Foreign interference

After testifying in the U.S. Congress on Jan. 30, I gave an
interview to a reporter from The Jakarta Post, repeating some of
the points in my testimony. I was surprised to find those
comments criticized by my friend General Sayidiman in a column in
these pages a few days ago.

I sympathize with General Sayidiman's concern about foreign
interference in Indonesia's affairs. I do not like foreign
interference in the affairs of my country either. However, we
live in an interdependent world. As long as the United States,
for example, depends heavily on borrowing from Japan and other
countries for the healthy functioning of the American economy,
Americans cannot ignore the views of Japanese investors about the
stability of our economy and political system.

Indonesia is even more dependent, particularly now, on the
confidence of foreign investors in Indonesia's economic
management and the prospects of economic recovery in Indonesia.
And Indonesia also must rely on the decisions that foreign
legislators make about committing the tax dollars of their
citizens to support Indonesia's economic recovery. That is why
the House Banking Committee of the U.S. Congress was holding
hearings and why I testified there in support of U.S. assistance
to the countries of East Asia.

In fact, my testimony to the U.S. Congress was regarded as
extremely positive about Indonesia and about its government. If I
had not acknowledged some of the problems that obviously exist,
my testimony would have been viewed as not credible. Members of
Congress have to answer tough questions from their voters about
what happens when U.S. taxpayer dollars go to help Indonesia.

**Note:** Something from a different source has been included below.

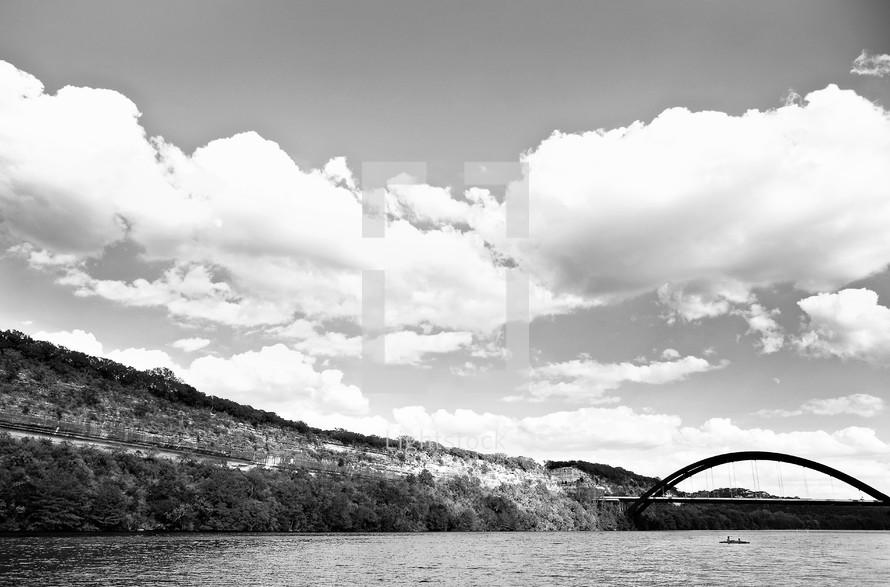 A bridge stretches across a river.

I was happy to speak in support of such assistance because I
grew to love Indonesia during the three years that I was
fortunate to serve there as American Ambassador. Moreover, as an
American, I believe that a strong and independent Indonesia is
important for the United States -- for the stability of a
critical region of the Pacific Basin, as one of the big potential
markets of the future, and because Indonesia sets an example of
religious tolerance for the entire world.

This last point is particularly important, so I would like to
quote from what I said to the U.S. Congress:

"Indonesia has the largest Moslem population of any country in
the world... And the character of Indonesian Islam is as
important as its size. Islam as practiced in Indonesia is
moderate and extremely tolerant... As one looks around the world
today at the tragic effects of religious intolerance, I think it
becomes apparent how important it is for the country with the
world's largest Moslem population to be a model of religious
tolerance. I believe that if Indonesia can resume its impressive
economic development, its influence as a country of religious
tolerance and moderation will grow over the coming decades."

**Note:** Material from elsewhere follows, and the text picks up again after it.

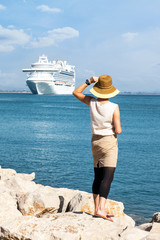 Woman with hat stands and looks at the sea, a cruise ship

My own admiration for Indonesia is partly based on my
admiration for Indonesia's record of religious tolerance and the
open-mindedness of Indonesian Islam. In fact, as I said in a
speech 10 years ago to the Teachers' College of Muhammadiyah, "I
do not believe that one can understand Indonesia without
understanding Islam in Indonesia."

I agree strongly with General Sayidiman when he says that "A
well-educated Moslem community will give rise to more Moslem
moderates, which in turn will advance the cause of democracy in
Indonesia", and that "a moderate and educated Moslem community
will show greater tolerance toward other religious groups and the
outside world in general."

I am sorry that General Sayidiman thinks that I disagree with
him on these points, because I could not agree more strongly. In
fact, I am personally committed to helping in that process in
every way that I can.

My statements to the U.S. Congress reflect not only my
obligations as an American citizen but also my genuine concern
for Indonesia. I do not believe that Americans should make
judgments about individual personalities. Those should only be
made by Indonesians themselves, and I cautioned the Congress
against doing so. However, it is appropriate to emphasize the
importance of institutions and inclusion: institutions that are
capable of managing the great challenge facing Indonesia as it
transitions to a new generation of leaders, and inclusion of all
elements of society in facing the dangerous economic crisis that
confronts the country today.

That is why I urged the development of an Indonesian
equivalent of what might be called a "government of national
unity" and urged the government to "broaden its base of support
in a way that will allow the country to face its developing
economic crisis with as much unity as possible... by reaching
out even to critics and disaffected elements, not by narrowing
the base of government with strict tests of loyalty."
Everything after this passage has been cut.